More than 3,600 hospitals across the United States have taken a star turn. Many aren’t happy about it, and the same may be true for some members of Congress. Whether patients benefit is still murky. But federal officials, who have been planning a new and expanded hospital rating system for a long time now, have gone ahead with it because they say it will clarify for consumers some critical issues of safety, quality, and cost in health care.
Uncle Sam took 64 ratings it already publishes on its Hospital Compare website on measures like emergency room wait times and hospital acquired infection rates, and, summarized these into overall scores for institutions large and small. The Centers for Medicare and Medicaid Services, grouped them, weighted them, and, ultimately, converted the data into stars, from a low of one to a high of five.
Federal officials say this rating system, more common with restaurants and on review apps for the young, like Yelp, gives patient-consumers a fast, easy, clear, convenient way to start to deal with the complex, difficult issue of whether a hospital’s any good or not. The hospitals disagree, strongly, and some members of Congress have sided with them, and against the star ratings.
In an industry where tens of millions of dollars are spent in urban centers to establish institutions’ national reputations, it becomes clear, quickly, why the hospitals dislike a system that has deemed only about 100 hospitals “five star” care-giving spots. As the online Kaiser Health News service explained of the “five star” hospitals:
Few are … considered as the nation’s best by private ratings sources such as U.S. News & World Report or viewed as the most elite within the medical profession. Medicare awarded five stars to relatively obscure hospitals and a notable number of hospitals that specialized in just a few types of surgery, such as knee replacements.
The only two big-name hospitals to receive five stars, Kaiser has reported, were Memorial Hermann Hospital System in Houston and the Mayo Clinic in Rochester, Minn.

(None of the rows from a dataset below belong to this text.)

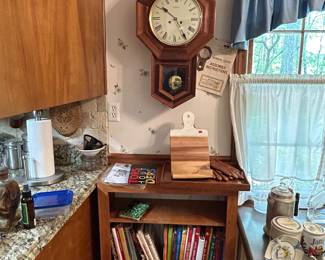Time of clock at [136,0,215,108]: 4:50
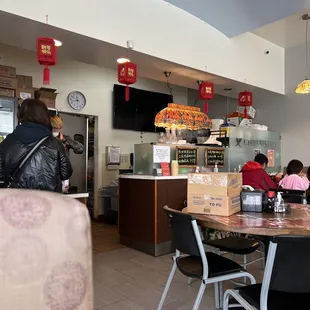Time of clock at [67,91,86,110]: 11:42
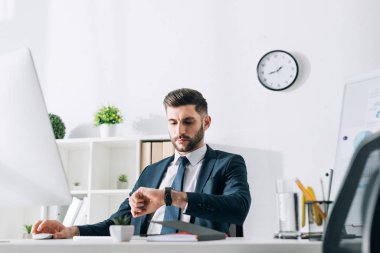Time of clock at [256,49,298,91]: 1:42
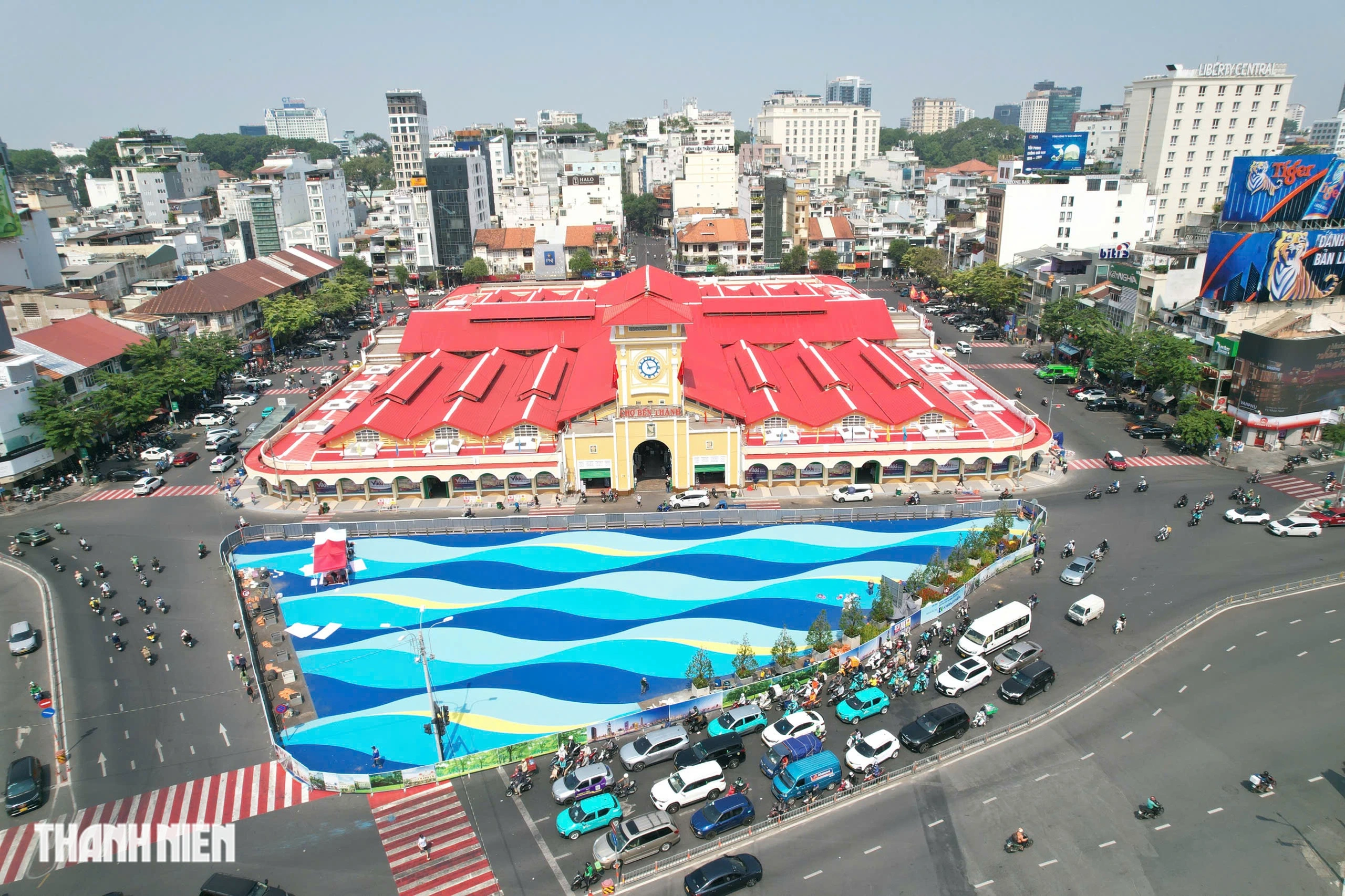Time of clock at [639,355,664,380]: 11:13
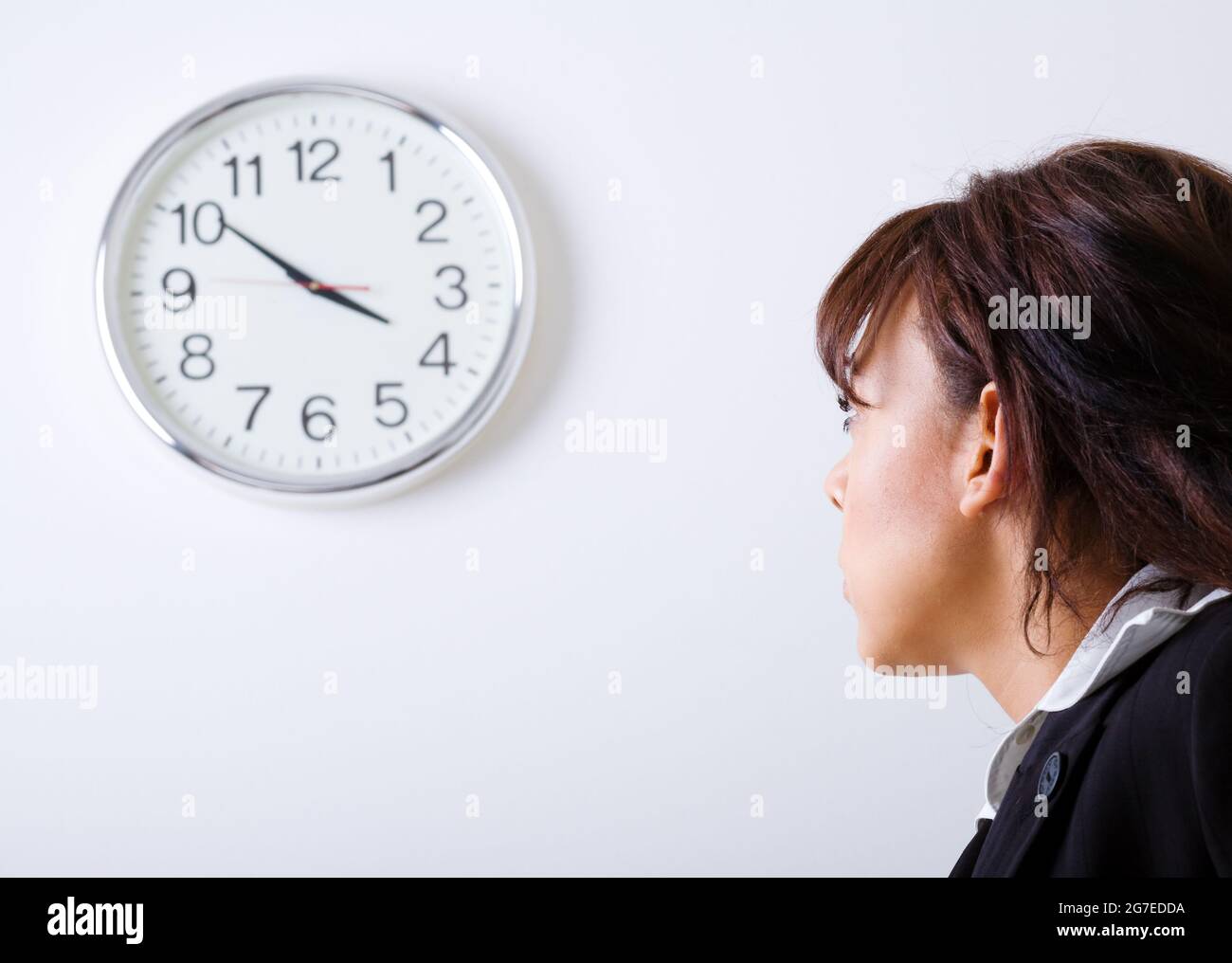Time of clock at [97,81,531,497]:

Federal officials gave one-star ratings, their lowest, to five hospitals in Washington, D.C., including George Washington University Hospital (shown above) and MedStar Georgetown University Hospital, both of which teach medical residents. Medicare dinged with “below average” or two-star ratings some well-known hospitals, including the University of Virginia Medical Center in Charlottesville (shown at right), and MedStar Washington Hospital Center in the District of Columbia.
More than 900 hospitals nationwide got four-star ratings, including: some “premiere medical centers” like Stanford Health Care, Massachusetts General Hospital, Duke University Hospital, New York-Presbyterian Hospital, NYU Langone Medical Center, the Cleveland Clinic, UCLA Medical Center, Cedars-Sinai Medical Center, and Penn Presbyterian Medical Center.
I’ve written before about the dicey connection between hospital ratings and superior care. To their credit, the Medicare experts tried to account for some of the obvious factors that could affect hospitals’ star ratings, including whether their patients tend to be older, poorer, and sicker, and whether the institutions are big centers that take on notably difficult cases, particularly because their mission includes medical education.
Still, published research shows that hospital ratings can be confusing and deeply in conflict among themselves, begging the question as to whether they’re helpful to patient-consumers. When we get sick, it also isn’t as if it’s either a great time or we have great capacity or skill to shop around for care, research underscores. Geography and convenience obviously affect hospital choices, as do where our doctors of choice have privileges to practice. Still, as insurers seek to cut their costs by offering fewer options to consumers about where they can go for care−the so-called narrow network approach−more information about hospitals might be valuable; even this seemingly favorable path, of course, isn’t clear because insurers aren’t always great about providing current, useful provider directories.